Mental Grounding Exercises - focusing your mind, often using distraction techniques. Some examples include:

  • Describe what is around you using all five of your senses. Look around your environment and describe objects, sounds, textures, colors, smells, etc. For example- the couch is grey and firm, the rug is blue and plush. I smell coffee and hear the sounds of traffic from nearby.

  • Play a categories game with yourself. Pick one or two broad categories, something that might be fun to think about such as “breeds of dogs”, “baseball teams”, or “TV shows” and begin to identify all those items in the categories you can think of.

  • Use math. We’re not talking geometry or algebra here- find something simple like counting to 100 backwards or forwards slowly or utilize multiplication tables.

Soothing Grounding Exercises - talking to yourself in a kind and gentle way. Exercises such as this can promote good feelings.

  • Think of your favorite things. Identify some categories such as foods, animals, tv shows, books and identify your top two favorites in each category.

  • Visualize your favorite place. Ideally this is a place that feels safe and soothing to you. This could be as simple as a room in a home, a library, or a beach or a mountain. Focus on everything about the place you love such as sounds, colors, objects, etc.

  • Practice Self Compassion. Identify some kind statements you can say to yourself. If that is difficult for you- imagine you are talking to a close friend or small child- what would you say to them? Then practice saying something similar to yourself: “I’m doing the best I can and that is enough” or “May I be kind to myself” or “you are a good person going through a hard time”.
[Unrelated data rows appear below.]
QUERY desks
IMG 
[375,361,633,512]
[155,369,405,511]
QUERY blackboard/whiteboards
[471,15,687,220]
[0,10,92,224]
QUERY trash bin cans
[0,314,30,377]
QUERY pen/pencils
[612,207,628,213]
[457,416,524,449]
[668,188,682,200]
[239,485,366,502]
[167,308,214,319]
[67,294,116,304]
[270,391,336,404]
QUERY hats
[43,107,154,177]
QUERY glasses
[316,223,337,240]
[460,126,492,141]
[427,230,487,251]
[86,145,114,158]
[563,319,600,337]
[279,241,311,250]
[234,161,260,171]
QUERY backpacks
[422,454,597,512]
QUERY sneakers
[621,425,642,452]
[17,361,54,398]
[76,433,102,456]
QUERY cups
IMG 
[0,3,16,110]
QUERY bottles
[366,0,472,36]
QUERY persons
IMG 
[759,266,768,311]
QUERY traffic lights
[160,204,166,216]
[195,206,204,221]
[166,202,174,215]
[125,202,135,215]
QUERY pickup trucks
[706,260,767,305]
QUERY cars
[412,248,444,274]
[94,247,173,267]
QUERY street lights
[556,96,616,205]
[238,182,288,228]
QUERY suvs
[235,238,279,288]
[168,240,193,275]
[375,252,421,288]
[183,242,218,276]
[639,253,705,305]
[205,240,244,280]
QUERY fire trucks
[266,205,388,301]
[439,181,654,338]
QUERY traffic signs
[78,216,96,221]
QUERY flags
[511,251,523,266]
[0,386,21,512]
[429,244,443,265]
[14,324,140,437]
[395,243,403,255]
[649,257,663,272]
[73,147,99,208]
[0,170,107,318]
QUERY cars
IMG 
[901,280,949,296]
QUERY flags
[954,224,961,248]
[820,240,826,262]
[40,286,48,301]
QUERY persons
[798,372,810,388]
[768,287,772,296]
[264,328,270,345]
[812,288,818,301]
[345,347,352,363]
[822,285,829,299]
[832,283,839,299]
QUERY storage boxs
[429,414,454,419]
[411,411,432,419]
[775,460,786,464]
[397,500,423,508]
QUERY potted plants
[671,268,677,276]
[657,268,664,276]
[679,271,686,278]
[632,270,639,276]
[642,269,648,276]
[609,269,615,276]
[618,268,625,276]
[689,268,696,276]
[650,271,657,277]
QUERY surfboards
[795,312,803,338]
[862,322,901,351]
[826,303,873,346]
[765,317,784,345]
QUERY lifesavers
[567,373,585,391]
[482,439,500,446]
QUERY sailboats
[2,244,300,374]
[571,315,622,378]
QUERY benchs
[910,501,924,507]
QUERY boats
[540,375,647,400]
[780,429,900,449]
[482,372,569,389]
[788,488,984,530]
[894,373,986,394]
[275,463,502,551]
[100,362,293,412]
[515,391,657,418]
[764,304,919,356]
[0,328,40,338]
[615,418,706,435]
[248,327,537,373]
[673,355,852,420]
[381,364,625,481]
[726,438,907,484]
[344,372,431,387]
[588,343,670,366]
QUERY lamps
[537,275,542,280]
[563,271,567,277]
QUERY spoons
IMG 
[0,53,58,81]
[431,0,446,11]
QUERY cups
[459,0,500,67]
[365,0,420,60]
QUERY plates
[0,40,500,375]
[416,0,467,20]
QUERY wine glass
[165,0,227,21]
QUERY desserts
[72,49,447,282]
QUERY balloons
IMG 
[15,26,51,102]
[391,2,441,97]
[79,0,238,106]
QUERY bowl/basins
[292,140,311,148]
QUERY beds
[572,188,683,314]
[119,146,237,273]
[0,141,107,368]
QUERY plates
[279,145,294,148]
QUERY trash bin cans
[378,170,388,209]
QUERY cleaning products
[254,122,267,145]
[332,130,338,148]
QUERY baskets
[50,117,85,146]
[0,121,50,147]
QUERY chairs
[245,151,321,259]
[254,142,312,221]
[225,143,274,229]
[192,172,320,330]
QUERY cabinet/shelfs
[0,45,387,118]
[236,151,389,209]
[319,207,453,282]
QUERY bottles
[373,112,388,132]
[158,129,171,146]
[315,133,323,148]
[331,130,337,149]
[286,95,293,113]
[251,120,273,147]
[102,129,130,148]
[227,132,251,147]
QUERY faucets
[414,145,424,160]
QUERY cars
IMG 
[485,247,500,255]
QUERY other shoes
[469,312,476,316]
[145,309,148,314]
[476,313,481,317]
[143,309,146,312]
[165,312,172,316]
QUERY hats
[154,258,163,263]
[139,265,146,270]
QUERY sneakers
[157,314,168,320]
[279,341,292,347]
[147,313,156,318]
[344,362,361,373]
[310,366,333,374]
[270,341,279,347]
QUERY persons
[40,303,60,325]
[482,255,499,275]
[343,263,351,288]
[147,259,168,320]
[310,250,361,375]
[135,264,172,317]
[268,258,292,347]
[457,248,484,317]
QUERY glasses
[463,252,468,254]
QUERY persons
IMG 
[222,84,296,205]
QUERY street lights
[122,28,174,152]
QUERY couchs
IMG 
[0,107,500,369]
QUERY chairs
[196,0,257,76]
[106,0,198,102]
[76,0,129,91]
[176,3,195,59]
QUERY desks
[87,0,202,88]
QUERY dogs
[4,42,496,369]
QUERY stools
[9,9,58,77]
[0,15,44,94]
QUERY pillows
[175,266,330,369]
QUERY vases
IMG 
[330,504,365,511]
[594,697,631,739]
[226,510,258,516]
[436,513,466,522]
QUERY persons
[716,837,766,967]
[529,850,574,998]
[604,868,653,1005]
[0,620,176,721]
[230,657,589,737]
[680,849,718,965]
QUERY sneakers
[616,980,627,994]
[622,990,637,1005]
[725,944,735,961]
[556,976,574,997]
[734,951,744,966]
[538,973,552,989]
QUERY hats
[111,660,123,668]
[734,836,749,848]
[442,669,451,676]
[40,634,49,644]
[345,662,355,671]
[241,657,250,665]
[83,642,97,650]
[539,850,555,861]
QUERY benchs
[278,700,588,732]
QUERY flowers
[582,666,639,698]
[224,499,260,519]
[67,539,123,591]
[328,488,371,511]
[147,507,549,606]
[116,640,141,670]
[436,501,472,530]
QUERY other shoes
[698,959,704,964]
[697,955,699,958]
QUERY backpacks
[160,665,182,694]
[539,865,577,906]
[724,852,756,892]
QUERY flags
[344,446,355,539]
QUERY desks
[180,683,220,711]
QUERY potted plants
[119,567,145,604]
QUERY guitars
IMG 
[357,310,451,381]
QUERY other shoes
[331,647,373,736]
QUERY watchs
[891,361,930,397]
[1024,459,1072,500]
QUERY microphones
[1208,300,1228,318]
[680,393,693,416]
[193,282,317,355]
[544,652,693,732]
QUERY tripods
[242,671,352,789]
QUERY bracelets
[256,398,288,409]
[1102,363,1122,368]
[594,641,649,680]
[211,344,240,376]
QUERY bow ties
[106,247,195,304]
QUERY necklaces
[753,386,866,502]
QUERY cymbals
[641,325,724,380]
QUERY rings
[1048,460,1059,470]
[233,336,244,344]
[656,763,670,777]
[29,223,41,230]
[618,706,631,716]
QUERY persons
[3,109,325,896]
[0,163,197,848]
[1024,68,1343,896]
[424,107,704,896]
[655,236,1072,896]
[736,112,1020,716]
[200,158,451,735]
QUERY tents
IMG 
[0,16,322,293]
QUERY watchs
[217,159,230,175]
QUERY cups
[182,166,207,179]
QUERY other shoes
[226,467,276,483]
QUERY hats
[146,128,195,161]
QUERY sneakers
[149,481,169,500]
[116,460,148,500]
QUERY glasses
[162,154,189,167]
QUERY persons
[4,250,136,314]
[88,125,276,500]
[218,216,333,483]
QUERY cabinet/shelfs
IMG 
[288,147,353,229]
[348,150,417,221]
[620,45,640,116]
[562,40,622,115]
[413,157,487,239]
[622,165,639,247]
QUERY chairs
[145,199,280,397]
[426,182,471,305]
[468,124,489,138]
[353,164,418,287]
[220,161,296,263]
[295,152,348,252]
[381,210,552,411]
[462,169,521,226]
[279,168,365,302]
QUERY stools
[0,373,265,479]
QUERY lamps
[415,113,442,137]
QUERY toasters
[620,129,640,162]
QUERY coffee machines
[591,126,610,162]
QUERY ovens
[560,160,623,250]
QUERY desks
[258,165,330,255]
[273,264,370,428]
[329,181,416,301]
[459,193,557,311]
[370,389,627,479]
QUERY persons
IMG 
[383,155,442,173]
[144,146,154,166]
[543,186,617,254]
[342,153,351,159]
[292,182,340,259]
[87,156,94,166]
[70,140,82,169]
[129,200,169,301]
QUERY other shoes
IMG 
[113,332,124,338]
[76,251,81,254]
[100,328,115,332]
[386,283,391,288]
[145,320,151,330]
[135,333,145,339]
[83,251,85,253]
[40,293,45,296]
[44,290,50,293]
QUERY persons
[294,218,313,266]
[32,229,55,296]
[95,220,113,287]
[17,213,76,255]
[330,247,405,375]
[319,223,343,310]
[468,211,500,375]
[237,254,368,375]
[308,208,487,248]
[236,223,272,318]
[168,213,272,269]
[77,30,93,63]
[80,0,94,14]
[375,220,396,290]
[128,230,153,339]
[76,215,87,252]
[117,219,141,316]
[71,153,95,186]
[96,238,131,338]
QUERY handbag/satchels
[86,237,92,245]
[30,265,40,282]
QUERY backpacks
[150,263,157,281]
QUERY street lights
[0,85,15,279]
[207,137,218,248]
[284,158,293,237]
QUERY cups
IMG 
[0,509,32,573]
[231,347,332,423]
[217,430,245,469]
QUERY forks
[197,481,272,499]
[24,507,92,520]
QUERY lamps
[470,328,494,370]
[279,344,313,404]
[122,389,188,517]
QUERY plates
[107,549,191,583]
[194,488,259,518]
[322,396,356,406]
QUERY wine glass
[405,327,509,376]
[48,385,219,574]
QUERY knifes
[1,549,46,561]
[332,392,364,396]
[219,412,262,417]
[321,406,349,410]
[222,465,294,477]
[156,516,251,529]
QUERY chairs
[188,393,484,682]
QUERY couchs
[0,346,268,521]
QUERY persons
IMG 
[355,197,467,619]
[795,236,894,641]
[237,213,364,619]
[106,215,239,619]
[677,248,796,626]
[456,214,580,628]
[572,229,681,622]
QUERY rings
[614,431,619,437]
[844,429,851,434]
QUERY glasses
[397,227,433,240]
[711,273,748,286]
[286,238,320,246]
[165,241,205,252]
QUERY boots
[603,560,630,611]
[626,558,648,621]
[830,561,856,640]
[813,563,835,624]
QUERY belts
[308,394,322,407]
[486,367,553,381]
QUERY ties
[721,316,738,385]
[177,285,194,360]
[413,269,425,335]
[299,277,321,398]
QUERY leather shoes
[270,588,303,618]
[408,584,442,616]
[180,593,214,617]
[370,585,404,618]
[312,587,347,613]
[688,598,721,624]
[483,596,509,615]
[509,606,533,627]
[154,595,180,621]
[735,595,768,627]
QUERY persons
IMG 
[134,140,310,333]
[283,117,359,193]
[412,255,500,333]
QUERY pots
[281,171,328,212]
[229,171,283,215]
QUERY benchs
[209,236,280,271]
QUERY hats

Grounding exercises can work, but like with most things, it may take some practice and time before you find the right technique. It can be helpful to practice before the emotion or flashback gets too intense. If you wait for the emotion to peak, it may be harder to practice the grounding techniques. Grounding helps to seek a balance of tolerating the emotions and also being conscious of the present reality. This can minimize getting swept up in the pain and intensity of the emotions. The above is intended for informational use and not a substitute for clinical treatment. If you're struggling with big emotions, anxiety, or trauma symptoms, consider reaching out to a therapist for additional support.